• 作業の要件:
1 > MSDの制御に関する文章の「こうして、速度制御モードに設」から「変換することに含まれ得る)。」まで（両端を含む）を、「目標速度」を「要求速度」に変えて書き出してください。
2 > MSDの制御に関する文章を、最後の文の後から書き継いでください。

こうして、速度制御モードに設定された前記第1のMSDは、他のMSDを「リード」する。ある期間(第1のMSDと車輪と道路との間で準定常状態に達するのに十分な適切な長さ)の後、前記選択された制御パラメータの値が合計され、次いで分割される。合計値は均等に分割されてもよいが、各MSDが合計値のうちのある配分を受け取るという他の規則が適用されてもよい。この方法では、前記第1のMSDが目標速度に到達するのを必ずしも待つ必要がないことに留意されたい。むしろ、前記第1のMSDへの現在の適用トルクが速度要求を超えないように、十分に長い時間が経過することが許容される。たとえば、(乾いた道路では)前記第1のMSDが目標速度に全く達しないことがあるが、他のMSDは、全体の車輪速度を可能な限り目標に近づけるように、または合計トルクが限度値に達するように、(最終的に)トルクを追加しなければならない場合があり得る。
【0024】
また、前記受信した車輪回転速度要求は、車輪の回転速度を制御することによって、または前記第1のMSD自体の回転速度を制御することによって、満たされ得ることも理解されたい(したがって、回転速度間の任意のギア比などは、車輪トルク要求を計算および車輪回転速度要求に変換することに含まれ得る)。
【0025】
上記の選択された制御パラメータは、たとえばトルクまたは電力であってもよい。このことは、以下に開示される例示的な実施形態に反映される。
【0026】
少なくとも1つの例示的な実施形態によれば、前記選択された制御パラメータはトルクであり、前記集計し、分割し、および送信することは、
- MSDに存在する現在のトルクを集計して合計値を得ること、
- 合計値を所望のトルク分割に基づいてMSD間で分割し、合計値のちのある配分を第2のMSDに割り当てること、および、
- 前記第1のMSDが速度制御モードで制御されたまま、前記第2のMSDに前記合計値のうちのその配分に対応するトルク要求を送信すること、
をさらに含む。
その利点は、制御パラメータについての上記の大まかな開示と同様である。
【0027】
少なくとも1つの例示的な実施形態によれば、前記選択された制御パラメータは、電力であり、前記集計し、分割し、および送信することは、
- MSDによって提供される現在の電力を集計して合計値を得ること、
- 合計値を所望の電力分割に基づいてMSD間で分割し、合計値のうちのある配分を第2のMSDに割り当てること、および、
- 第1のMSDが速度制御モードで制御されたまま、第2のMSDに合計値のうちのその配分に対応する電力要求を送信すること、
をさらに含む。
その利点は、制御パラメータについての上記の大まかな開示と同様である。

• 項目の抜粋:
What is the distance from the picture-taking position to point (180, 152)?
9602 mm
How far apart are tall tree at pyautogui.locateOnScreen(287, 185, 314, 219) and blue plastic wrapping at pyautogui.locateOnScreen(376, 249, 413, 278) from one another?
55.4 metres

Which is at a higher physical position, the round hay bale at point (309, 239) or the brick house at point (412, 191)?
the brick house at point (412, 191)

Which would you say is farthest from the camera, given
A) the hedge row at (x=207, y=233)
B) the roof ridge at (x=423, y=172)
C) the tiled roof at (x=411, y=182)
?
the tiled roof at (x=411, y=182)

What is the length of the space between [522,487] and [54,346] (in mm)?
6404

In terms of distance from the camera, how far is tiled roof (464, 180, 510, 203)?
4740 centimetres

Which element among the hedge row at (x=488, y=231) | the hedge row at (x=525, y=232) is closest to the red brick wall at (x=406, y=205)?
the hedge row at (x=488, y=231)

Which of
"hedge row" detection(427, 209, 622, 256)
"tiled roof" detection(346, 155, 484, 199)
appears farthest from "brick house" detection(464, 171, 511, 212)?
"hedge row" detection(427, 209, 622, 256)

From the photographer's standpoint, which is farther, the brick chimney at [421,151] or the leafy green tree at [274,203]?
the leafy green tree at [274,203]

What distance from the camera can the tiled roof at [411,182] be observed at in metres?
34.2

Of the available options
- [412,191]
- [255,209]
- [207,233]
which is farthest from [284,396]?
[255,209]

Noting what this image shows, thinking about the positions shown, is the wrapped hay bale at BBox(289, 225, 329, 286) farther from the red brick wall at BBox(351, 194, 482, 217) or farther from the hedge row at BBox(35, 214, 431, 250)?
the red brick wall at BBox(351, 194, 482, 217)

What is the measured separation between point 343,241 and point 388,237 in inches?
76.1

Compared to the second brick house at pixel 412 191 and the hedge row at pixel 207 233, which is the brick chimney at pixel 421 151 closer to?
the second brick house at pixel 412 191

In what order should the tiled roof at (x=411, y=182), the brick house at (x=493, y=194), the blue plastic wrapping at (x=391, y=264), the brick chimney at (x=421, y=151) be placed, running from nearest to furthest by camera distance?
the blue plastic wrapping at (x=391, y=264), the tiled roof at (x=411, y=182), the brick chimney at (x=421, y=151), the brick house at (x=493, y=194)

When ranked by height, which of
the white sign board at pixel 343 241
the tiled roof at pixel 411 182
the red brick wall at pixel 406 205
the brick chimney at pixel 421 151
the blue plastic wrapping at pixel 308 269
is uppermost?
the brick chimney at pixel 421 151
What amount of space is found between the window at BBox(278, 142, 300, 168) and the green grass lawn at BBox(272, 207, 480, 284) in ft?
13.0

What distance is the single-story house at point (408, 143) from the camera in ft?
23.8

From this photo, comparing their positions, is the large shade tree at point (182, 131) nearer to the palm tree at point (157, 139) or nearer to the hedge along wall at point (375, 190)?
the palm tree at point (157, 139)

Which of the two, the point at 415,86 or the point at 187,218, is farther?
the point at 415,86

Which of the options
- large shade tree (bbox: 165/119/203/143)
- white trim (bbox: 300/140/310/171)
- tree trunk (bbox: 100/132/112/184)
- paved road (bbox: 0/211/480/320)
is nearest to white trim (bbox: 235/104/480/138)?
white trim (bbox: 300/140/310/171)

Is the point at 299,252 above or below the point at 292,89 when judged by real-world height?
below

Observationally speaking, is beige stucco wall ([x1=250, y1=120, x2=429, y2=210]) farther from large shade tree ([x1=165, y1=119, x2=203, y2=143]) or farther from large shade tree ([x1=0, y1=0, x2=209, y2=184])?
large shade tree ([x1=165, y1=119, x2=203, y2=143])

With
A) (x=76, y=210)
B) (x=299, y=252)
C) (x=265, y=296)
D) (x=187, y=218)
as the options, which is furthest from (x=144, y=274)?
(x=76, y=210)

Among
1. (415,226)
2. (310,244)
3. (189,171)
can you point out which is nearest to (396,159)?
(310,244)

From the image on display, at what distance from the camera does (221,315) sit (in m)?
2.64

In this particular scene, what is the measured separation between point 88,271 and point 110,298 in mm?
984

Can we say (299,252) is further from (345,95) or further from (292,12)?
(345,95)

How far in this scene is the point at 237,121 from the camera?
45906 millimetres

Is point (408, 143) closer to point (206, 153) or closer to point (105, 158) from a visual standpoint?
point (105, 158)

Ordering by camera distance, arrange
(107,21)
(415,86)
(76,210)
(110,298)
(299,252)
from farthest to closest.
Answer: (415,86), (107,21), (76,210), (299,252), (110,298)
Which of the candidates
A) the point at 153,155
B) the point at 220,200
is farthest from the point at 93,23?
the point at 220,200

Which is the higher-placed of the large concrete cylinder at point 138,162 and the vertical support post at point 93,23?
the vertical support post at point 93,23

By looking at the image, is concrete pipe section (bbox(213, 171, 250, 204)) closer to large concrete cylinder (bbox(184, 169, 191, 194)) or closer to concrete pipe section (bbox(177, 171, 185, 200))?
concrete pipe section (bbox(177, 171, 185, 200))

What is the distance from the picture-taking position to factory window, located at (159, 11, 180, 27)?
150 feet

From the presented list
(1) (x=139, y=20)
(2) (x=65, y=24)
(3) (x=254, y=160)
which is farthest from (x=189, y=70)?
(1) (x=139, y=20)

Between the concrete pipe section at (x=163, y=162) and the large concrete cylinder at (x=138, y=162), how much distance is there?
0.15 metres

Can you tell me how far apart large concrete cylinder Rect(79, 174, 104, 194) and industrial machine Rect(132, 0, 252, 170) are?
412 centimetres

• 回答一覧:
1 >
こうして、速度制御モードに設定された前記第1のMSDは、他のMSDを「リード」する。ある期間(第1のMSDと車輪と道路との間で準定常状態に達するのに十分な適切な長さ)の後、前記選択された制御パラメータの値が合計され、次いで分割される。合計値は均等に分割されてもよいが、各MSDが合計値のうちのある配分を受け取るという他の規則が適用されてもよい。この方法では、前記第1のMSDが要求速度に到達するのを必ずしも待つ必要がないことに留意されたい。むしろ、前記第1のMSDへの現在の適用トルクが速度要求を超えないように、十分に長い時間が経過することが許容される。たとえば、(乾いた道路では)前記第1のMSDが要求速度に全く達しないことがあるが、他のMSDは、全体の車輪速度を可能な限り目標に近づけるように、または合計トルクが限度値に達するように、(最終的に)トルクを追加しなければならない場合があり得る。
【0024】
また、前記受信した車輪回転速度要求は、車輪の回転速度を制御することによって、または前記第1のMSD自体の回転速度を制御することによって、満たされ得ることも理解されたい(したがって、回転速度間の任意のギア比などは、車輪トルク要求を計算および車輪回転速度要求に変換することに含まれ得る)。

2 >
【0028】
少なくとも1つの例示的な実施形態によれば、前記方法は、ある期間の後に、値(たとえばトルクまたは電力)を集計し、合計値を分割し、および前記第2のMSDに対してパラメータ要求(たとえば、トルク要求または電力要求)を送信するというシーケンスを繰り返すことを含む。このため、MSDには、全体の状態におけるそれらの配分に基づくパラメータ要求が送信され得る。システムが再び安定化するための時間が与えられ、その後に、パラメータ状態が再び読み込まれ、前記シーケンスが繰り返される。2つより多いMSD、たとえば3つのMSDが同じ車輪に作用する場合、第1のMSDは速度制御モードで動作し、第2および第3のMSDは、選択されたパラメータの合計値のそれらの配分に基づいて制御され得る。3つのMSDが設けられている場合、パラメータ分割は3で割ることであり得る(但し、他のルールが適用されてもよい)。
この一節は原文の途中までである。